I’m so scared of losing people. I’m so scared I want grip them tightly, locking my arms around them so they can’t go, they can’t get hurt, they can’t leave me.

I’m not as scared of my own death. There’s still something terrifying about the big bad empty beyond, but it’s not like I will be conscious to know any different. What I’m scared of is the certainty of losing people – that one day I will have to bury my mum, bury my dogs, I know this, and it’s the knowing that hurts beyond reason.

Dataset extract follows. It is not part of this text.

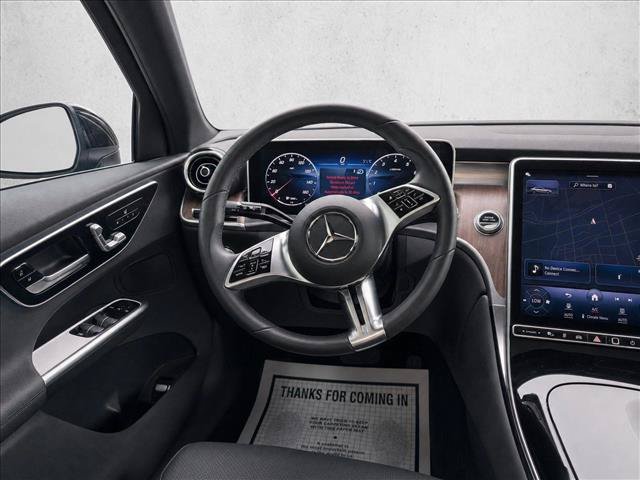 Used 2026 Mercedes-Benz GLC 300 4MATIC image 23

When I think of losing my mum, I want to throw a tantrum and demand it never happen. I want to sit in a corner and rock gently. I want to say ‘no’ and ‘I won’t survive’ and ‘take me as well’. This is one of my biggest fears. My mum is my rock. She is my everything. The thought of losing her – even if it’s thirty, forty years away – is like a knife in my stomach. It could be years away, but it’s still going to happen. And when it does happen, it will still be too soon. And all I can think is I can’t, I can’t, I can’t.

Please. 

I’m terrified of the people I love dying because I don’t know how I will continue to live afterwards. I can’t see beyond that. And it’s something that I am going to have to work on – it’s something that I am going to have to keep on and keep on and keep on working on. Because it is going to happen. And as I get older, this type of thing is going to be a more prevalent reality.

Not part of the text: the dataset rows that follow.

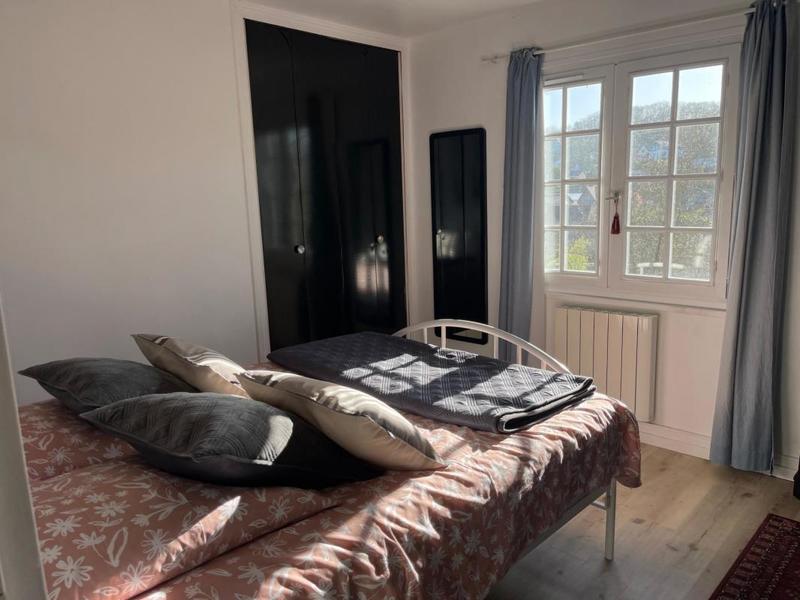 Maison - 125 m² - 3 pièces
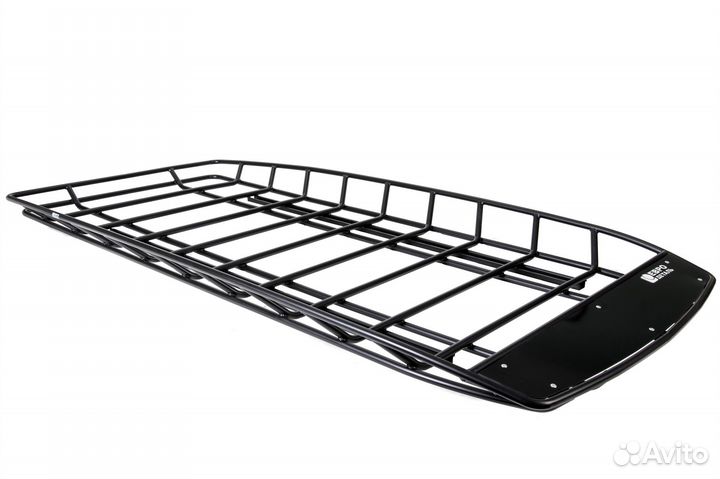 Грузовая корзина Евродеталь ED5-113B (2200х1050)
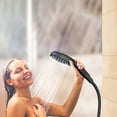 thumbnail image 1 of Clearance!Fanshiluo 6-Mode Handheld Shower With 6 Spray Functions,Can Be Used For Home,Gym,Senior Hotel,bath,swith Spray Function,Multifunctional Shower,High Handh, 1 of 6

I don’t want to live my life in fear of the people around me dying. I want to be able to enjoy them whilst there here.

So, when I’ve finished typing this, I’m going to climb down from my bed and give my dogs the biggest, squishiest, sloppiest hugs they’ve ever had. I’m going to tell them how much I love them and love them and love them. I’m going to spend more time with my family members. I’m going to arrange to do more with my friends. I’m going to make sure we laugh and cry and hug and make all of the memories we possibly can.

And I’m going to try and not be so afraid of losing them that I forget to make the most of the time we actually have.